_Texto selecionado_
- - -
Nos presentes autos a conta foi elaborada tendo em atenção o disposto no art.º 6º, n.º 7 do R.C.P. na redacção introduzida pela Lei n.º 7/2012, de 13.2 em face do valor da acção superior a 275.000,00 Euros.

Os presentes autos foram instaurados em 5.11.2009.

Quanto à aplicação da presente lei no tempo, dispõe o art.º 8º da Lei n.º 7/2012, de 13.2, «1 - O Regulamento das Custas Processuais, na redacção que lhe é dada pela presente lei, é aplicável a todos os processos iniciados após a sua entrada em vigor e, sem prejuízo do disposto nos números seguintes, aos processos pendentes nessa data. 2 - Relativamente aos processos pendentes, sem prejuízo do disposto nos números seguintes, a redacção que é dada ao Regulamento das Custas Processuais pela presente lei só se aplica aos actos praticados a partir da sua entrada em vigor, considerando-se válidos e eficazes todos os pagamentos e demais actos regularmente efectuados ao abrigo da legislação aplicável no momento da prática do acto, ainda que a aplicação do Regulamento das Custas Processuais, na redacção que lhe é dada pela presente lei, determine solução diferente. 3 - Todos os montantes cuja constituição da obrigação de pagamento ocorra após a entrada em vigor da presente lei, nomeadamente os relativos a taxas de justiça, a encargos, a multas ou a outras penalidades, são calculados nos termos previstos no Regulamento das Custas Processuais, na redacção que lhe é dada pela presente lei.»
- - -
_Material fornecido_
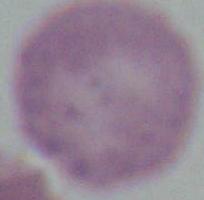

{
  "modality": "photomicrograph",
  "magnification": "1000x",
  "identification": "red blood cell"
}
- - -
_Instruções_
A – Segundo o texto sobre as custas processuais, em que data foram instaurados os autos?
B – Reproduza o trecho do texto sobre as custas processuais começando em "Nos presentes autos" e terminando em "instaurados em 5.11.2009.".

_Conjunto de respostas_
A – Em 5.11.2009.

B –
Nos presentes autos a conta foi elaborada tendo em atenção o disposto no art.º 6º, n.º 7 do R.C.P. na redacção introduzida pela Lei n.º 7/2012, de 13.2 em face do valor da acção superior a 275.000,00 Euros.

Os presentes autos foram instaurados em 5.11.2009.